Tuesday, November 24, 2015

Example of ASEAN ‘Free Trade’ Integration: Governments of Malaysia and Indonesia Forges Palm Oil Cartel!

Free trade? Or crony capitalism disguised as free trade? 

Well here is an example of the 'thrust' to promote ASEAN ‘Free Trade’ Integration

From Nikkei Asia: (bold added)
Indonesia and Malaysia on Saturday formed a two-nation palm oil cartel in a bid to halt the rise in stockpiles of the commodity and the fall in prices.

Calling it a "game changer," the two countries have big hopes for the Council of Palm Oil Producing Countries. They see it as a tool that will help them jointly manage their output and promote the use of palm oil in biofuel. By taking these steps, Indonesia and Malaysia hope to boost demand for the commodity.

"By coordinating our stock management, we should be able to bring about sustainable prices," Rizal Ramli, Indonesia's coordinating minister for maritime affairs, told reporters.

The minister did not reveal a target price or stockpile level. Reserves rose to a record high in September, swelling 26% year on year to 2.63 million tons.

Palm oil prices have declined by over 30% since peaking in February 2011.

One way to manage the rising stockpiles is to create demand for the commodity by upping the ratio of palm oil in biofuel. Indonesia has decided to ramp up this ratio to 20% from the current 15%. Malaysia is currently at 10% but may consider taking it up to 15%.

Malaysia has already taken a step to reduce the amount of palm oil on the market. It has subsidized the replanting of some 830 sq. km of old palm trees, which helped to keep 250,000 tons of palm oil from adding to the global glut, said Douglas Uggah Embas, the country's minister in charge of plantations.

Malaysia and Indonesia together account for about 85% of global palm oil production. The commodity is an important source of revenue to the two governments as well as to companies such as Sime Darby in Malaysia and Golden Agri-Resources. These companies in turn are supported by about 4 million small household planters in Indonesia and 500,000 in Malaysia.

As I recently wrote:
At the rudiment, free trade represents decentralized social activities. But modern day politics are centrally structured. In essence, forces of decentralization and centralization collide or are diametrically opposed. So this has NOT been and will NOT be about free trade.
Politically managed trade is NOT free trade.

Oh by the way, signs are that the world seems headed for protectionism, or the world risks embracing more protectionism rather than ‘free trade’/integration/union. This runs contrary to the recently concluded big junkets to supposedly promote trade or economic union in Asia.

Recent geopolitical developments have been pointing at this direction, through the surge of anti-refugee or anti-immigration sentiment, soaring nationalism that has been punctuated by terrorism and its response—border controls. Aside from Europe, where right wing groups have been gaining, even leading US presidential candidate Donald Trump seem to represent the above.

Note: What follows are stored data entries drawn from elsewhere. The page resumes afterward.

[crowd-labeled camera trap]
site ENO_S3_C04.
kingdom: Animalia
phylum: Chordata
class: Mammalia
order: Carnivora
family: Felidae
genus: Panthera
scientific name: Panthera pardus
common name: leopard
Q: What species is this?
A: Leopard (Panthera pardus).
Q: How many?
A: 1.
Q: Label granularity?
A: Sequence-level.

This is aside from brinkmanship politics between the opposing alliances of superpowers in Syria, Ukraine and South China Seas.

Intervention begets intervention; from border controls to social/people controls then to economic controls (wage, price, production).

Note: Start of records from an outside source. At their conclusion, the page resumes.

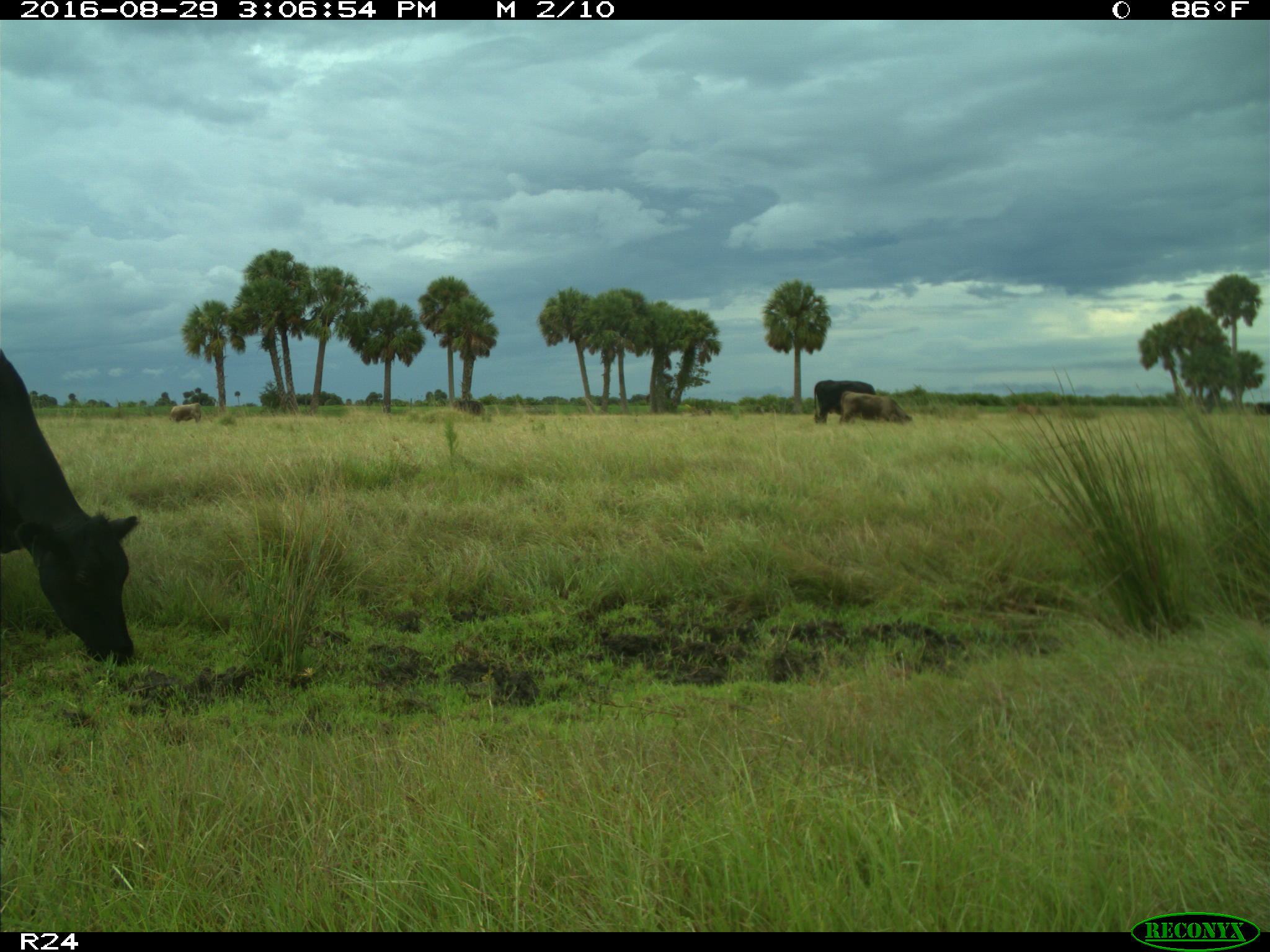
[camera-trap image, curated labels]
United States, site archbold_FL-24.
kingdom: Animalia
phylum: Chordata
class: Mammalia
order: Artiodactyla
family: Bovidae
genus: Bos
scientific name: Bos taurus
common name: domestic cow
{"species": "Bos taurus (domestic cow)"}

Intensifying inflationist monetary policies by global central banks, via currency devaluations (QE, zero bound or negative interest rate policies—e.g. Swiss bank ABS imposed negative rates on clients), aka currency war, which are forms of capital and exchange controls, should likewise aggravate the political desire to erect barriers to trade.

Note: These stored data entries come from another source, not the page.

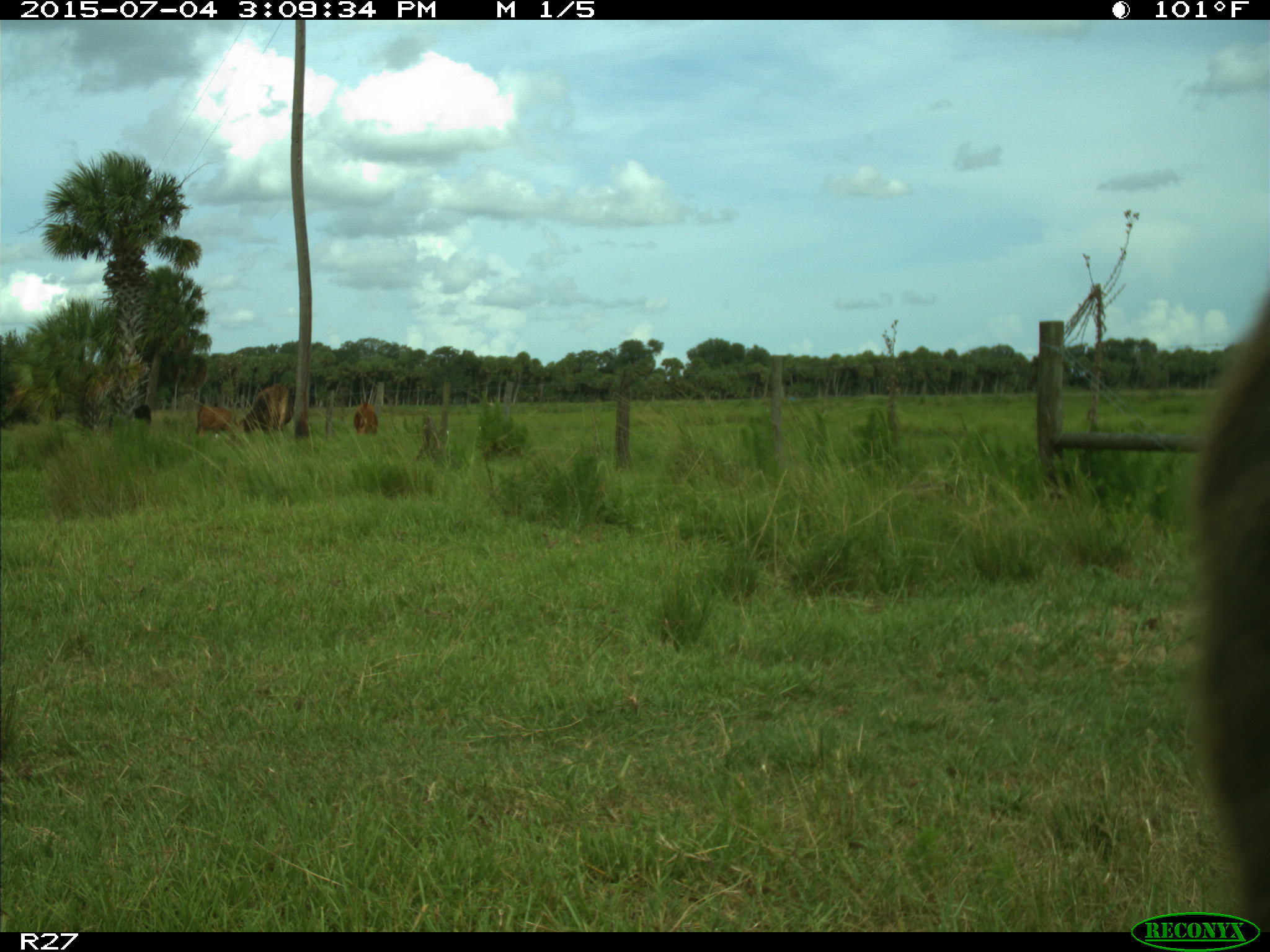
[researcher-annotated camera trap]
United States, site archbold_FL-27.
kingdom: Animalia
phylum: Chordata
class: Mammalia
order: Artiodactyla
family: Bovidae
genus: Bos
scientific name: Bos taurus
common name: domestic cow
Bos taurus (domestic cow).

And all these have been compounded by an ongoing slump in global trade which fans the populist protectionist fire, e.g. again US leading Presidential candidate Donald Trump seem to advocate protectionism. The Portuguese government have recently been taken over by left wing (communist-socialist) coalition.

Of course, the ongoing deterioration of global trade has been a product of many interventionist policies, mainly through inflationism (boom-bust cycles).

Understand that since cartels are offsprings of political actions designed to 'protect' certain sectors of society by restricting or controlling either prices or production or both, then cartels essentially are part of the many faces of protectionism or government interventionism that has been intended to curtail free markets.

Hence, the Malaysian-Indonesian governments' response to the sluggish global trade/economy hardly points to the implementation of the touted regional trade union but defeats the very purpose of what they purportedly wanted to promote. 

Action speaks louder than words. Yet such action showcases state and crony capitalism in motion.

As I earlier described APEC, which should apply to ASEAN integration: 
A wolf in a sheep’s clothing remains a wolf.